→ **Request**:
Copy every record exactly, and keep the pictures out.

→ **The records**:
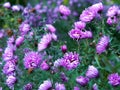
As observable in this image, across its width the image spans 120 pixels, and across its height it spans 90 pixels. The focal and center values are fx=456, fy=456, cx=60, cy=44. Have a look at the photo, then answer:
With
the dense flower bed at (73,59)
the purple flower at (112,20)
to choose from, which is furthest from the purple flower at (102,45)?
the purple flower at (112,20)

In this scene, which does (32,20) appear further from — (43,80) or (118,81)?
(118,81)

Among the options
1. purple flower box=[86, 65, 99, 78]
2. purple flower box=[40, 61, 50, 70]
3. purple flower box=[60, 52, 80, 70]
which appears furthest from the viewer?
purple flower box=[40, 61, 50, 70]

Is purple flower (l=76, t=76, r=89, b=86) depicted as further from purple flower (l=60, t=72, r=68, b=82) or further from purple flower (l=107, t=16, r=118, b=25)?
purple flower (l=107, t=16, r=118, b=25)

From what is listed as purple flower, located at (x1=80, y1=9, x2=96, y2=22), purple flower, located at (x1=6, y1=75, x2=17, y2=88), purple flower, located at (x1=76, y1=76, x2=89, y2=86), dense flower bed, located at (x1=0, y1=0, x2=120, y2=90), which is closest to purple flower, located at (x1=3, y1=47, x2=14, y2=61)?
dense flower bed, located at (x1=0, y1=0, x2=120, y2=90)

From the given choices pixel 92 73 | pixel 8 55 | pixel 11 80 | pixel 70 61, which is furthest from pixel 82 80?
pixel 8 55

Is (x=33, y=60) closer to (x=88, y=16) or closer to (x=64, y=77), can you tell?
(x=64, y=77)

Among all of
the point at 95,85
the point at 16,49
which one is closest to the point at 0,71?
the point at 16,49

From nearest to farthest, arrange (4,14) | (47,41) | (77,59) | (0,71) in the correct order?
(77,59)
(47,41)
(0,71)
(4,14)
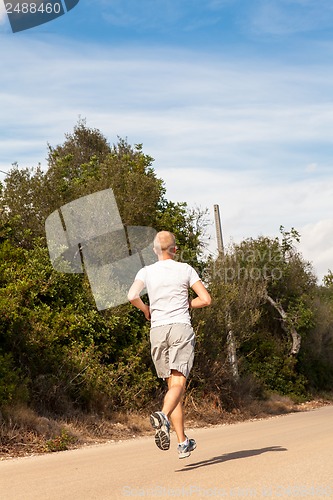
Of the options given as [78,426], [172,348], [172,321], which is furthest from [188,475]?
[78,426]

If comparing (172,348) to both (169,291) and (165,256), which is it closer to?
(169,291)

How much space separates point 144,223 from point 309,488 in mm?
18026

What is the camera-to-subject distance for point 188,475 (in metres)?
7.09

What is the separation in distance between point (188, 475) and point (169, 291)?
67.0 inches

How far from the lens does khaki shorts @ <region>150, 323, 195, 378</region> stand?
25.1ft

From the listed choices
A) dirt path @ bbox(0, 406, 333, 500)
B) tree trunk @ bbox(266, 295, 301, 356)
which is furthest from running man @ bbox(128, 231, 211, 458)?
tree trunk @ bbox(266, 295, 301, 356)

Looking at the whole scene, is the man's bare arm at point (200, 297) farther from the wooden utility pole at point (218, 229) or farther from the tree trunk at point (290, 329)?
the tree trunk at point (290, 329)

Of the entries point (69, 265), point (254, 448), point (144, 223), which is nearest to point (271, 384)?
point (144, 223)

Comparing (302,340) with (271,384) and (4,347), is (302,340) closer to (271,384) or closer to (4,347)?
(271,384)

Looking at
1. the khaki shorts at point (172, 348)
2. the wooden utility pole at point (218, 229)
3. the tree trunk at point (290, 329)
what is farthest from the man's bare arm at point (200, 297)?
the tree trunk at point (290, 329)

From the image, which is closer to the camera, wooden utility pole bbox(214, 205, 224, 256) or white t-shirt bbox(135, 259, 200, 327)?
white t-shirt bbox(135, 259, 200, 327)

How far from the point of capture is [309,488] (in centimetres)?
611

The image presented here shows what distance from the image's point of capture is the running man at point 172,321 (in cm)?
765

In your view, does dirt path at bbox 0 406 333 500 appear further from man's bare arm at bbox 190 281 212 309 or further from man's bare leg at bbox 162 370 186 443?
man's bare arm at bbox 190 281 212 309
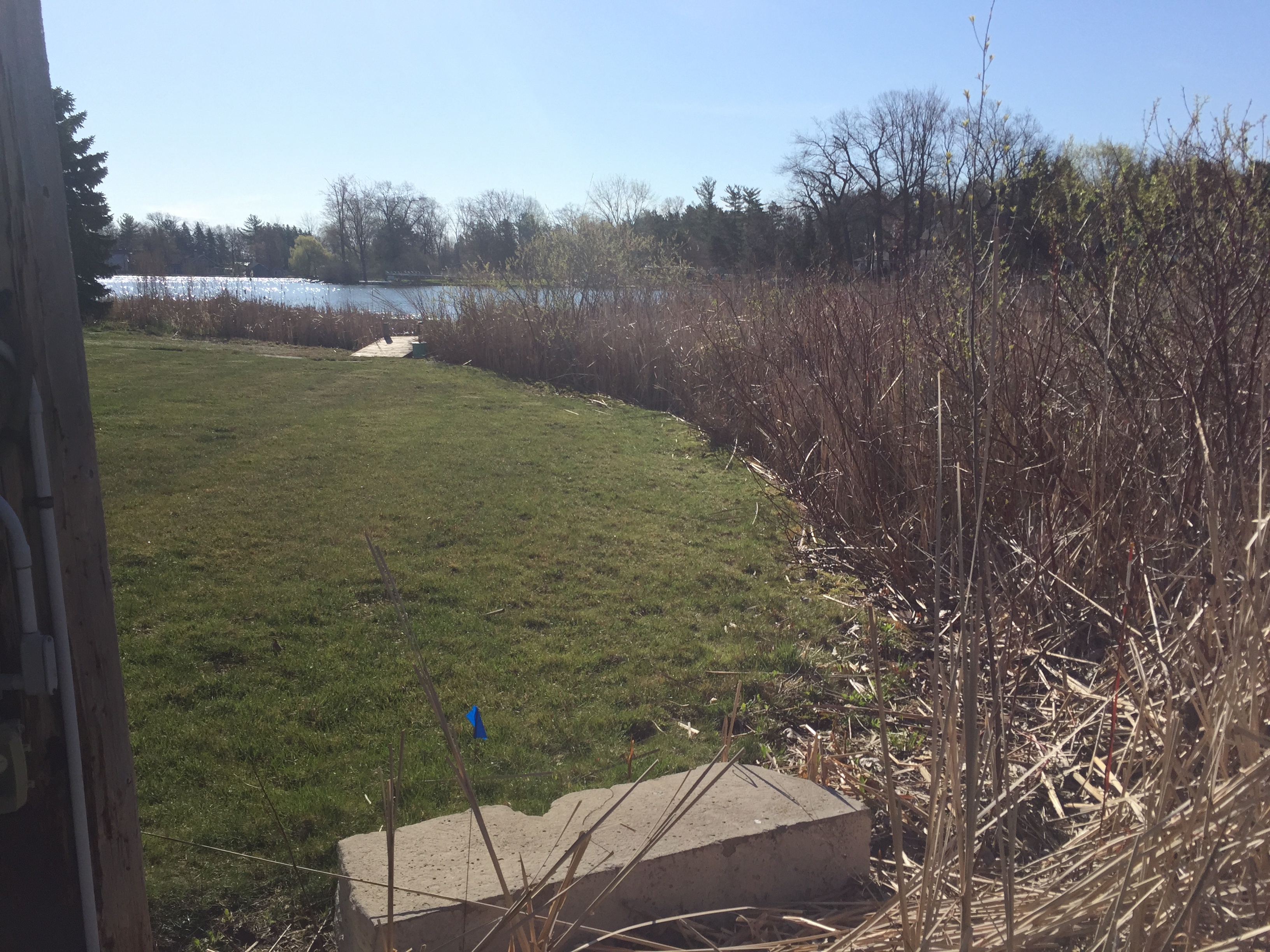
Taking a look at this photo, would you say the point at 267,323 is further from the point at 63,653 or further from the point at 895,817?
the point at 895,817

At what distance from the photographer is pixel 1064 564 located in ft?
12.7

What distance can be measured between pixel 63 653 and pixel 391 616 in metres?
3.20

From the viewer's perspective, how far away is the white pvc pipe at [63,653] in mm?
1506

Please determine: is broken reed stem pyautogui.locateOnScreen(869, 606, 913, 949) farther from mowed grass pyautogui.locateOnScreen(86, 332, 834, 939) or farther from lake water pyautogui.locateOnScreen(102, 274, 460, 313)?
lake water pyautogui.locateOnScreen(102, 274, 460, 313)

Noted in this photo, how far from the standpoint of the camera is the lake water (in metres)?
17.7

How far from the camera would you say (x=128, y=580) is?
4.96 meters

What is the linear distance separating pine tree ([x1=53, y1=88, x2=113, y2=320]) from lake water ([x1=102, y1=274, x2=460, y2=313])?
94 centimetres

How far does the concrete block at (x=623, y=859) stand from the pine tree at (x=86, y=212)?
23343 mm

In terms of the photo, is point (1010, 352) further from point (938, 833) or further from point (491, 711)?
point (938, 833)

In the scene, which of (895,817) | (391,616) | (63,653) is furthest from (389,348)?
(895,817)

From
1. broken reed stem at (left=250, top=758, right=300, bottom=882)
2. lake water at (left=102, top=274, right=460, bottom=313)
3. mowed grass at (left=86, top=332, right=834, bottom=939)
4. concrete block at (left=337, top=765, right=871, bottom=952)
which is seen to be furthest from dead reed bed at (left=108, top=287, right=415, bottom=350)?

→ **Answer to the task**:
As observable in this image, across its width the image spans 120 pixels, and across its height it spans 90 pixels. The focal and center values are fx=456, fy=456, cx=60, cy=44. Have a look at the photo, then answer:
With
the dense flower bed at (73,59)
the purple flower at (112,20)
to choose from, which is furthest from the purple flower at (102,45)?
the purple flower at (112,20)

In this scene, which does (32,20) appear further from — (43,80) or (118,81)?
(118,81)

Among the options
1. purple flower box=[86, 65, 99, 78]
2. purple flower box=[40, 61, 50, 70]
3. purple flower box=[60, 52, 80, 70]
which appears furthest from the viewer?
purple flower box=[40, 61, 50, 70]

Is purple flower (l=76, t=76, r=89, b=86) depicted as further from purple flower (l=60, t=72, r=68, b=82) or further from purple flower (l=107, t=16, r=118, b=25)?
purple flower (l=107, t=16, r=118, b=25)

From what is listed as purple flower, located at (x1=80, y1=9, x2=96, y2=22), purple flower, located at (x1=6, y1=75, x2=17, y2=88), purple flower, located at (x1=76, y1=76, x2=89, y2=86), dense flower bed, located at (x1=0, y1=0, x2=120, y2=90), which is closest to purple flower, located at (x1=3, y1=47, x2=14, y2=61)?
dense flower bed, located at (x1=0, y1=0, x2=120, y2=90)

From the given choices pixel 92 73 | pixel 8 55 | pixel 11 80 | pixel 70 61, which is furthest from pixel 82 80?
pixel 8 55

Is (x=33, y=60) closer to (x=88, y=16) or closer to (x=64, y=77), can you tell?
(x=64, y=77)

Among all of
the point at 95,85
the point at 16,49
which one is closest to the point at 0,71?
the point at 16,49

From nearest to farthest, arrange (4,14) | (47,41) | (77,59) | (0,71) in the correct order?
(77,59)
(47,41)
(0,71)
(4,14)
Of the options given as [78,426], [172,348], [172,321], which is furthest from [188,475]?
[78,426]

If comparing (172,348) to both (169,291) and (165,256), which is it closer to?
(169,291)

How much space separates point 144,223 from point 309,488 in mm?
18026

What is the camera-to-subject distance for point 188,475 (in metres)?
7.09

What is the separation in distance between point (188, 475) and point (169, 291)?
67.0 inches

How far from the lens does khaki shorts @ <region>150, 323, 195, 378</region> stand?
25.1ft

From the listed choices
A) dirt path @ bbox(0, 406, 333, 500)
B) tree trunk @ bbox(266, 295, 301, 356)
which is furthest from running man @ bbox(128, 231, 211, 458)?
tree trunk @ bbox(266, 295, 301, 356)

Looking at the whole scene, is the man's bare arm at point (200, 297) farther from the wooden utility pole at point (218, 229) or farther from the tree trunk at point (290, 329)?
the tree trunk at point (290, 329)

Of the entries point (69, 265), point (254, 448), point (144, 223), which is nearest to point (271, 384)?
point (144, 223)

Comparing (302,340) with (271,384) and (4,347), is (302,340) closer to (271,384) or closer to (4,347)?
(271,384)

Looking at
1. the khaki shorts at point (172, 348)
2. the wooden utility pole at point (218, 229)
3. the tree trunk at point (290, 329)
what is farthest from the man's bare arm at point (200, 297)?
the tree trunk at point (290, 329)

From the image, which is closer to the camera, wooden utility pole bbox(214, 205, 224, 256) or white t-shirt bbox(135, 259, 200, 327)?
white t-shirt bbox(135, 259, 200, 327)

How far from the point of capture is [309,488] (in centimetres)?
611

The image presented here shows what distance from the image's point of capture is the running man at point 172,321 (in cm)?
765

In your view, does dirt path at bbox 0 406 333 500 appear further from man's bare arm at bbox 190 281 212 309 or further from man's bare leg at bbox 162 370 186 443?
man's bare arm at bbox 190 281 212 309
Taking a look at this photo, would you say the point at 267,323 is further from the point at 63,653 or further from the point at 895,817?
the point at 895,817

At what distance from the photographer is pixel 1064 564 located in ft?
12.7

What distance can be measured between pixel 63 653 and pixel 391 616 in metres?
3.20

From the viewer's perspective, how far away is the white pvc pipe at [63,653] in mm?
1506

Please determine: is broken reed stem pyautogui.locateOnScreen(869, 606, 913, 949) farther from mowed grass pyautogui.locateOnScreen(86, 332, 834, 939) or farther from lake water pyautogui.locateOnScreen(102, 274, 460, 313)?
lake water pyautogui.locateOnScreen(102, 274, 460, 313)

Noted in this photo, how far from the standpoint of the camera is the lake water (in metres)?
17.7

How far from the camera would you say (x=128, y=580) is?
4.96 meters

What is the linear distance separating pine tree ([x1=53, y1=88, x2=113, y2=320]) from lake water ([x1=102, y1=274, x2=460, y2=313])?
94 centimetres

How far does the concrete block at (x=623, y=859) stand from the pine tree at (x=86, y=212)?
23343 mm

In terms of the photo, is point (1010, 352) further from point (938, 833) or further from point (491, 711)?
point (938, 833)

In the scene, which of (895,817) | (391,616) | (63,653) is furthest from (389,348)?
(895,817)

From
1. broken reed stem at (left=250, top=758, right=300, bottom=882)
2. lake water at (left=102, top=274, right=460, bottom=313)
3. mowed grass at (left=86, top=332, right=834, bottom=939)
4. concrete block at (left=337, top=765, right=871, bottom=952)
which is seen to be furthest from dead reed bed at (left=108, top=287, right=415, bottom=350)?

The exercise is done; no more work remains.